● TASK PROMPT
Reproduce every one of the rows below verbatim, leaving out the pictures.

------------------------------------------------------------

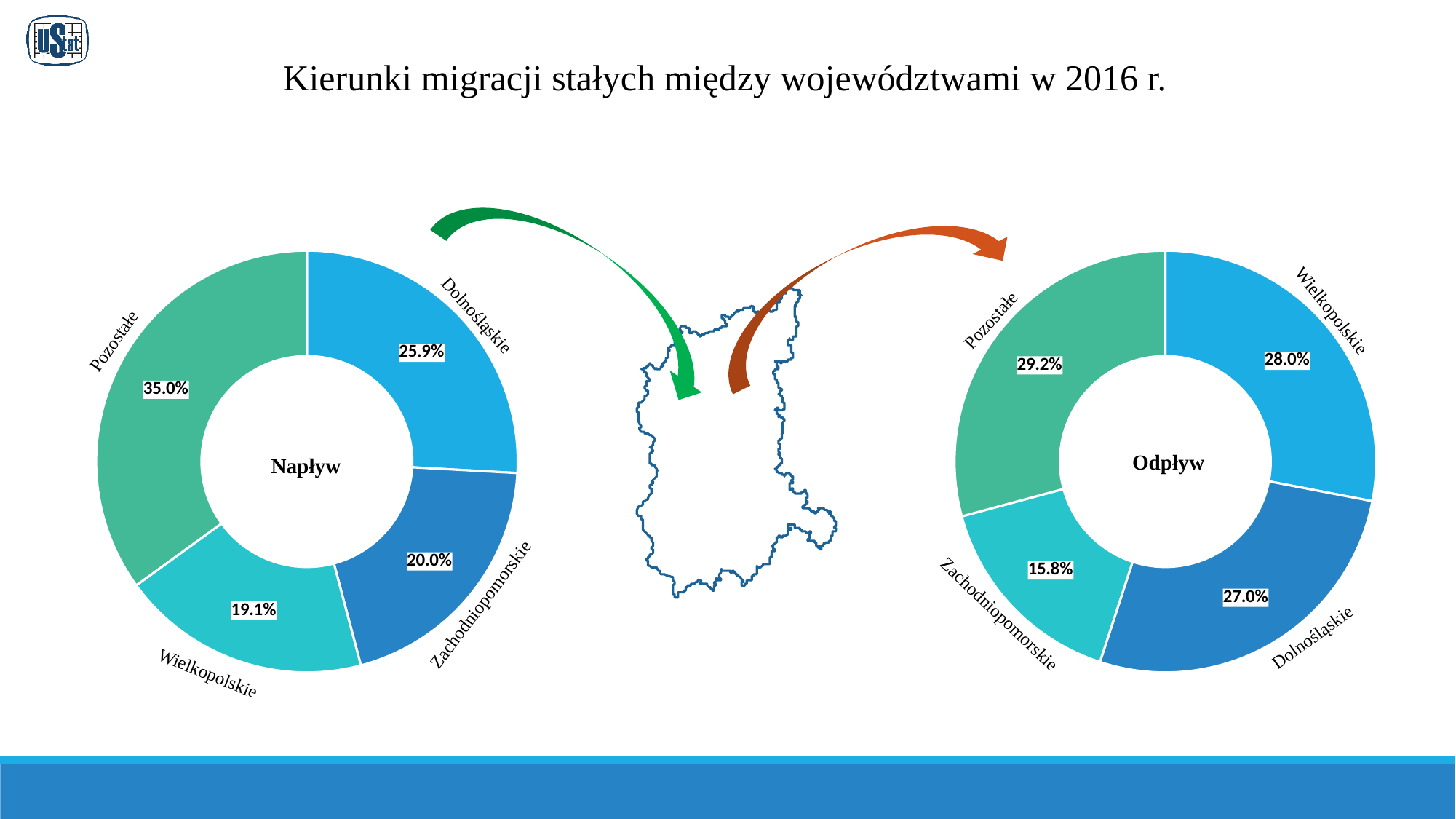
In the Napływ chart, which category has the smallest share? Wielkopolskie In the Napływ chart, what is the share for Pozostałe? 35.0% What kind of chart is the Odpływ chart? Doughnut (pie) chart How many categories does the Napływ chart show? 4 In the Odpływ chart, what is the share for Dolnośląskie? 27.0% In the Odpływ chart, which category has the smallest share? Zachodniopomorskie In the Odpływ chart, what is the share for Zachodniopomorskie? 15.8% In the Odpływ chart, which is larger: the share for Wielkopolskie or the share for Dolnośląskie? Wielkopolskie What is the title of the slide? Kierunki migracji stałych między województwami w 2016 r. In the Odpływ chart, which category has the largest share? Pozostałe In the Napływ chart, what is the difference between the shares for Dolnośląskie and Zachodniopomorskie? 5.9% In the Napływ chart, what is the share for Wielkopolskie? 19.1%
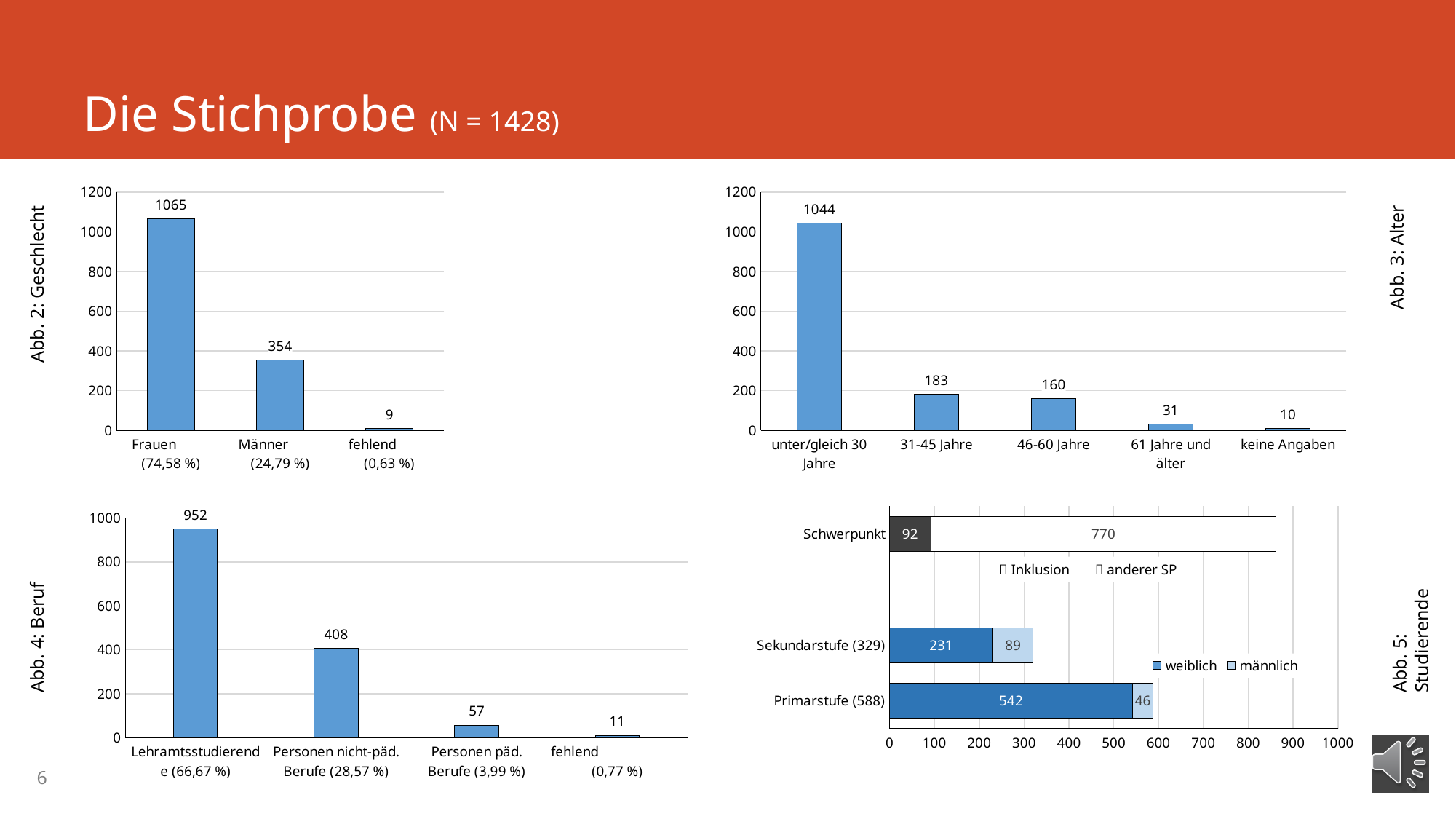
In the chart 'Abb. 4: Beruf', what percentage is shown for Lehramtsstudierende? 66,67 % In the chart 'Abb. 2: Geschlecht', what is the value for Männer? 354 In the chart 'Abb. 4: Beruf', what is the value for Personen nicht-päd. Berufe? 408 In the chart 'Abb. 5: Studierende', what is the value for männlich in Sekundarstufe? 89 In the chart 'Abb. 3: Alter', which age category has the highest value? unter/gleich 30 Jahre What kind of chart is 'Abb. 5: Studierende'? Bar chart In the chart 'Abb. 3: Alter', which is larger, the value for 61 Jahre und älter or the value for keine Angaben? 61 Jahre und älter In the chart 'Abb. 4: Beruf', which category has the lowest value? fehlend In the chart 'Abb. 5: Studierende', what is the total of the Primarstufe bar (weiblich plus männlich)? 588 In the chart 'Abb. 2: Geschlecht', what is the difference between the values for Frauen and Männer? 711 In the chart 'Abb. 3: Alter', how many categories are shown on the x axis? 5 In the chart 'Abb. 3: Alter', what is the value for 46-60 Jahre? 160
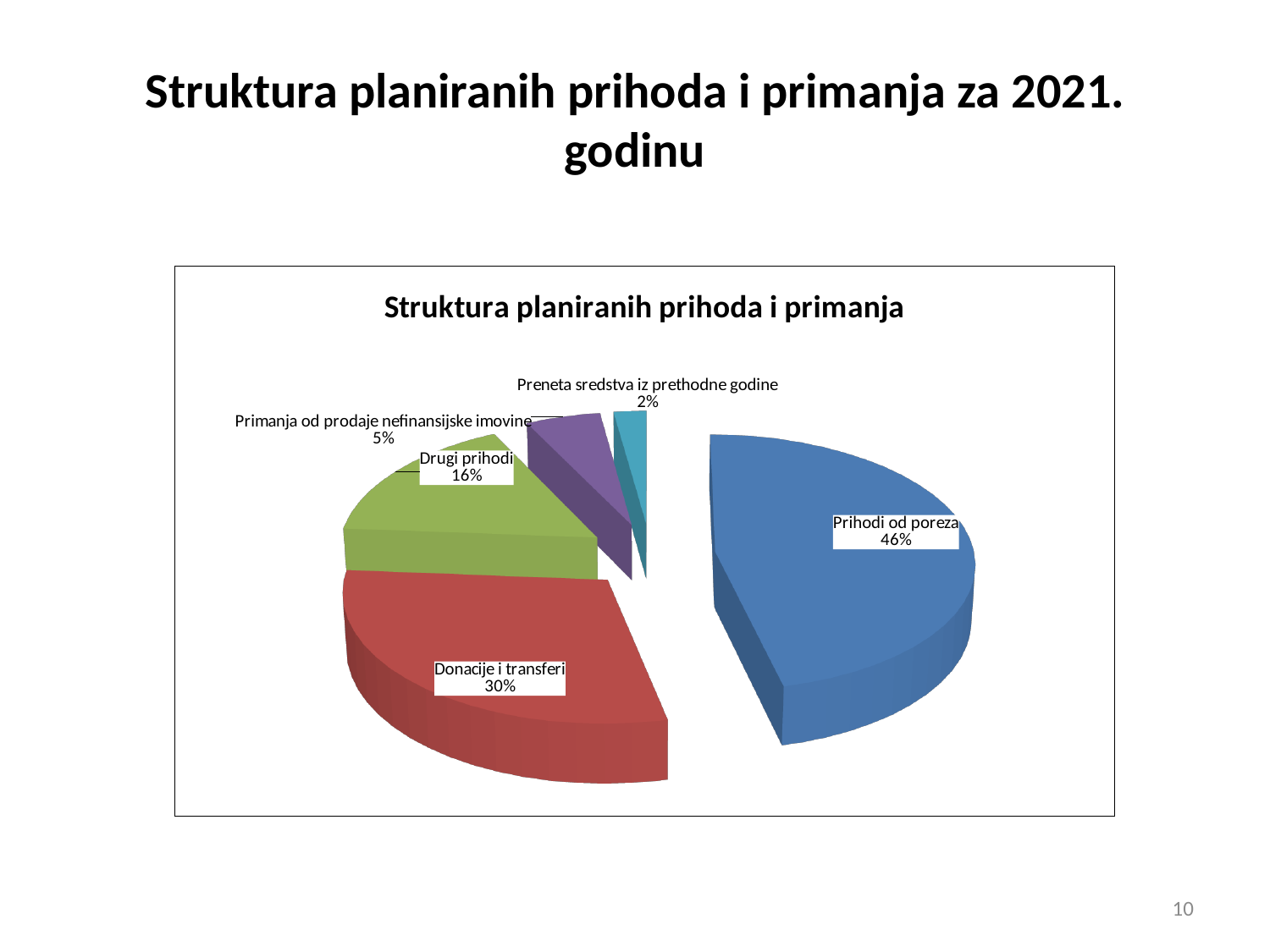
What is the difference in percentage points between Prihodi od poreza and Donacije i transferi? 16 How many slices does the pie chart have? 5 What is the value shown for Preneta sredstva iz prethodne godine? 2% What share of the pie does Prihodi od poreza represent? 46% Which category has the largest share of the pie? Prihodi od poreza What is the title of the chart? Struktura planiranih prihoda i primanja What is the value shown for Primanja od prodaje nefinansijske imovine? 5% Which is larger, Drugi prihodi or Primanja od prodaje nefinansijske imovine? Drugi prihodi What is the value shown for Drugi prihodi? 16% What share of the pie does Donacije i transferi represent? 30% What type of chart is shown on the slide? Pie chart Which category has the smallest share of the pie? Preneta sredstva iz prethodne godine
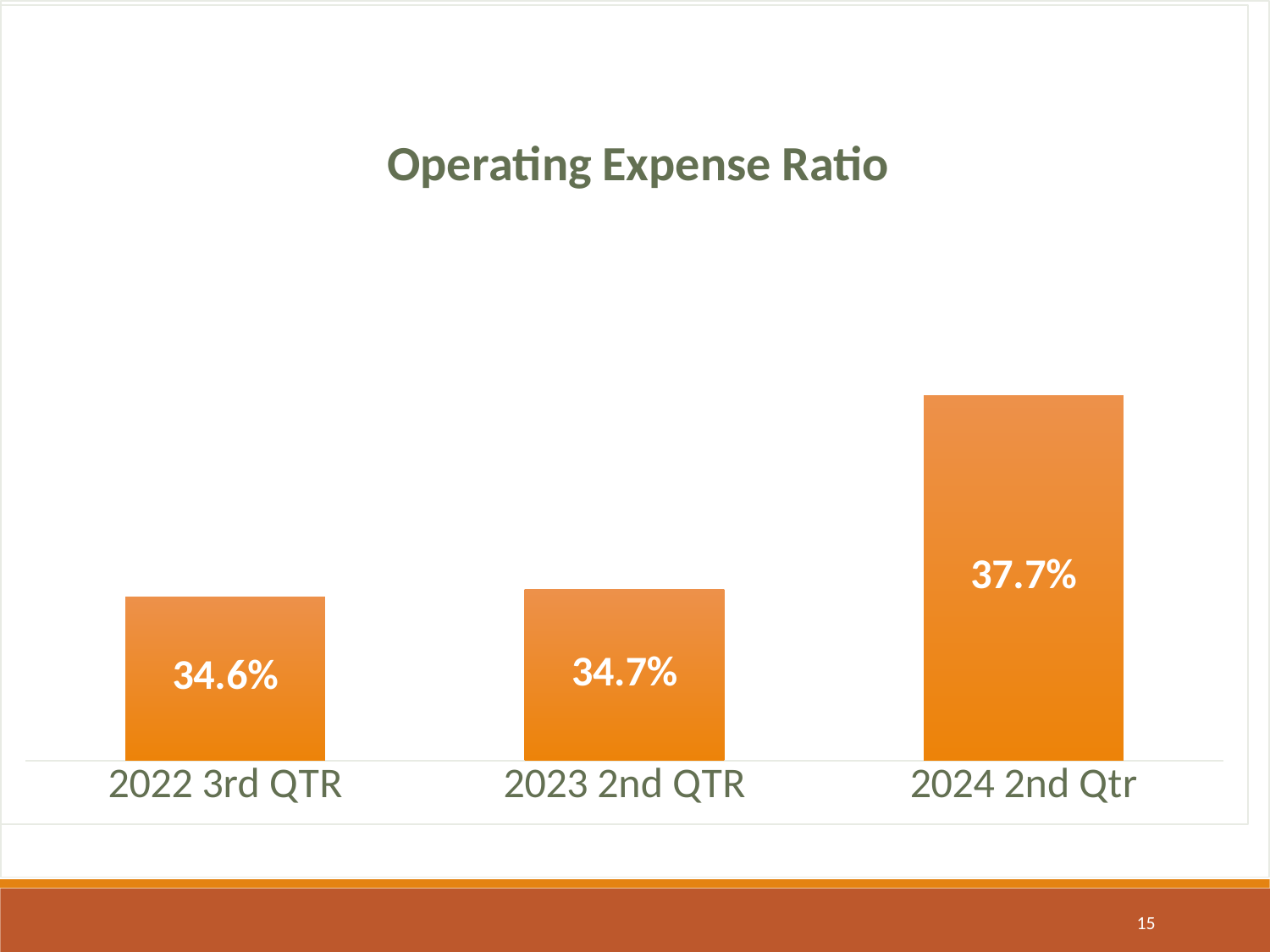
What kind of chart is shown on the slide? Bar chart Which is larger, the Operating Expense Ratio for 2024 2nd Qtr or for 2022 3rd QTR? 2024 2nd Qtr What is the Operating Expense Ratio for 2023 2nd QTR? 34.7% Which period has the lowest Operating Expense Ratio? 2022 3rd QTR What is the title of the chart? Operating Expense Ratio What is the Operating Expense Ratio for 2022 3rd QTR? 34.6% Which period has the highest Operating Expense Ratio? 2024 2nd Qtr What is the difference between the Operating Expense Ratio for 2024 2nd Qtr and 2023 2nd QTR? 3.0% What is the Operating Expense Ratio for 2024 2nd Qtr? 37.7% What is the difference between the Operating Expense Ratio for 2024 2nd Qtr and 2022 3rd QTR? 3.1% Do the Operating Expense Ratio values rise or fall from left to right across the periods? Rise How many periods are shown in the chart? 3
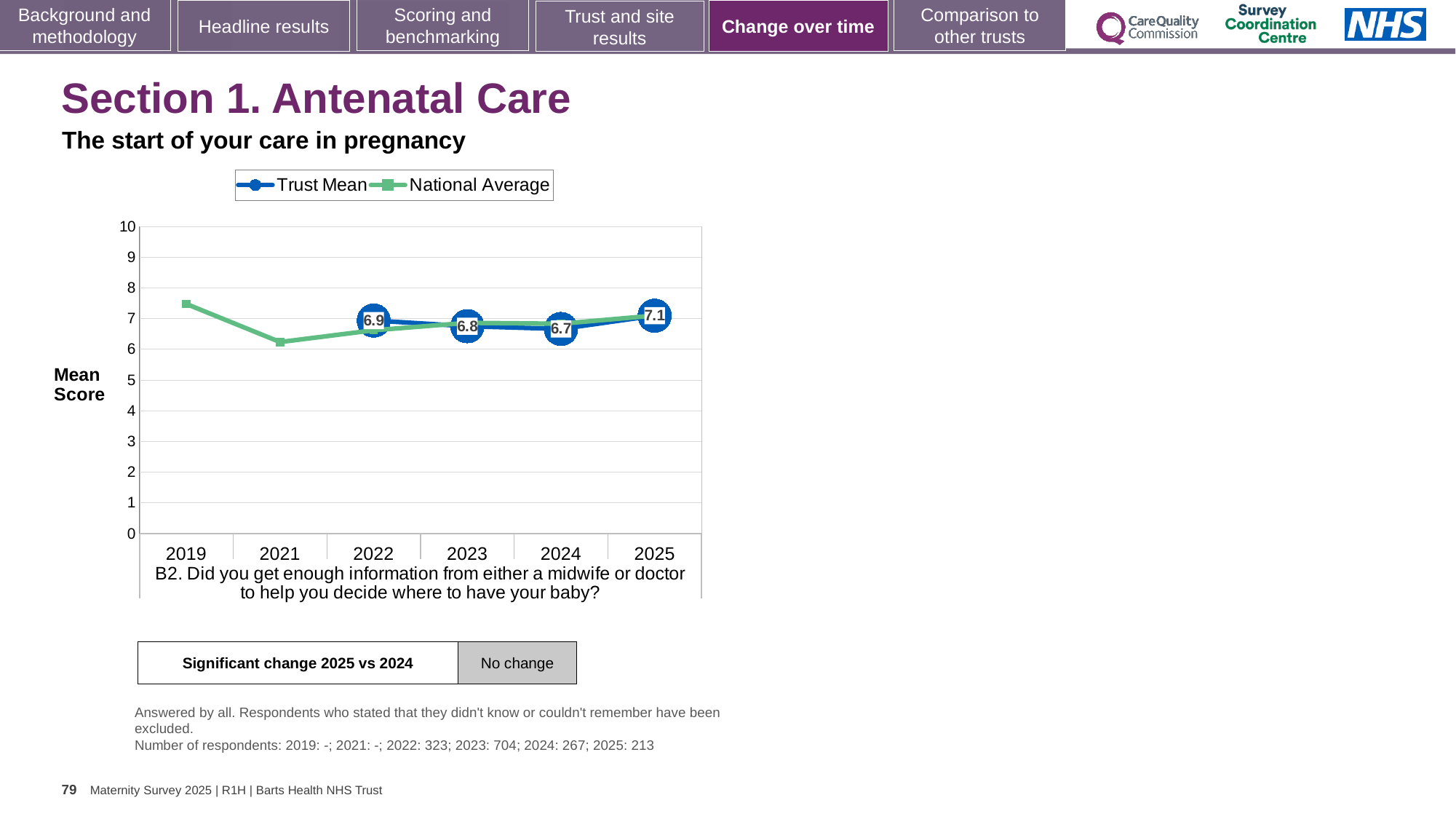
By how much did the Trust Mean increase from 2024 to 2025? 0.4 What is the Trust Mean score for 2024? 6.7 In which year is the Trust Mean lowest? 2024 Between 2022 and 2024, does the Trust Mean rise or fall? Fall What is the Trust Mean score for 2022? 6.9 Is the National Average for 2019 greater or less than 7? greater What is the Trust Mean score for 2025? 7.1 Which year has the higher Trust Mean, 2022 or 2023? 2022 How many series does the legend list? 2 Is the National Average for 2021 greater or less than 7? less In which year is the Trust Mean highest? 2025 What kind of chart is shown on the slide? Line chart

------------------------------------------------------------

● REPLY
In the Napływ chart, which category has the smallest share? Wielkopolskie In the Napływ chart, what is the share for Pozostałe? 35.0% What kind of chart is the Odpływ chart? Doughnut (pie) chart How many categories does the Napływ chart show? 4 In the Odpływ chart, what is the share for Dolnośląskie? 27.0% In the Odpływ chart, which category has the smallest share? Zachodniopomorskie In the Odpływ chart, what is the share for Zachodniopomorskie? 15.8% In the Odpływ chart, which is larger: the share for Wielkopolskie or the share for Dolnośląskie? Wielkopolskie What is the title of the slide? Kierunki migracji stałych między województwami w 2016 r. In the Odpływ chart, which category has the largest share? Pozostałe In the Napływ chart, what is the difference between the shares for Dolnośląskie and Zachodniopomorskie? 5.9% In the Napływ chart, what is the share for Wielkopolskie? 19.1%
In the chart 'Abb. 4: Beruf', what percentage is shown for Lehramtsstudierende? 66,67 % In the chart 'Abb. 2: Geschlecht', what is the value for Männer? 354 In the chart 'Abb. 4: Beruf', what is the value for Personen nicht-päd. Berufe? 408 In the chart 'Abb. 5: Studierende', what is the value for männlich in Sekundarstufe? 89 In the chart 'Abb. 3: Alter', which age category has the highest value? unter/gleich 30 Jahre What kind of chart is 'Abb. 5: Studierende'? Bar chart In the chart 'Abb. 3: Alter', which is larger, the value for 61 Jahre und älter or the value for keine Angaben? 61 Jahre und älter In the chart 'Abb. 4: Beruf', which category has the lowest value? fehlend In the chart 'Abb. 5: Studierende', what is the total of the Primarstufe bar (weiblich plus männlich)? 588 In the chart 'Abb. 2: Geschlecht', what is the difference between the values for Frauen and Männer? 711 In the chart 'Abb. 3: Alter', how many categories are shown on the x axis? 5 In the chart 'Abb. 3: Alter', what is the value for 46-60 Jahre? 160
What is the difference in percentage points between Prihodi od poreza and Donacije i transferi? 16 How many slices does the pie chart have? 5 What is the value shown for Preneta sredstva iz prethodne godine? 2% What share of the pie does Prihodi od poreza represent? 46% Which category has the largest share of the pie? Prihodi od poreza What is the title of the chart? Struktura planiranih prihoda i primanja What is the value shown for Primanja od prodaje nefinansijske imovine? 5% Which is larger, Drugi prihodi or Primanja od prodaje nefinansijske imovine? Drugi prihodi What is the value shown for Drugi prihodi? 16% What share of the pie does Donacije i transferi represent? 30% What type of chart is shown on the slide? Pie chart Which category has the smallest share of the pie? Preneta sredstva iz prethodne godine
What kind of chart is shown on the slide? Bar chart Which is larger, the Operating Expense Ratio for 2024 2nd Qtr or for 2022 3rd QTR? 2024 2nd Qtr What is the Operating Expense Ratio for 2023 2nd QTR? 34.7% Which period has the lowest Operating Expense Ratio? 2022 3rd QTR What is the title of the chart? Operating Expense Ratio What is the Operating Expense Ratio for 2022 3rd QTR? 34.6% Which period has the highest Operating Expense Ratio? 2024 2nd Qtr What is the difference between the Operating Expense Ratio for 2024 2nd Qtr and 2023 2nd QTR? 3.0% What is the Operating Expense Ratio for 2024 2nd Qtr? 37.7% What is the difference between the Operating Expense Ratio for 2024 2nd Qtr and 2022 3rd QTR? 3.1% Do the Operating Expense Ratio values rise or fall from left to right across the periods? Rise How many periods are shown in the chart? 3
By how much did the Trust Mean increase from 2024 to 2025? 0.4 What is the Trust Mean score for 2024? 6.7 In which year is the Trust Mean lowest? 2024 Between 2022 and 2024, does the Trust Mean rise or fall? Fall What is the Trust Mean score for 2022? 6.9 Is the National Average for 2019 greater or less than 7? greater What is the Trust Mean score for 2025? 7.1 Which year has the higher Trust Mean, 2022 or 2023? 2022 How many series does the legend list? 2 Is the National Average for 2021 greater or less than 7? less In which year is the Trust Mean highest? 2025 What kind of chart is shown on the slide? Line chart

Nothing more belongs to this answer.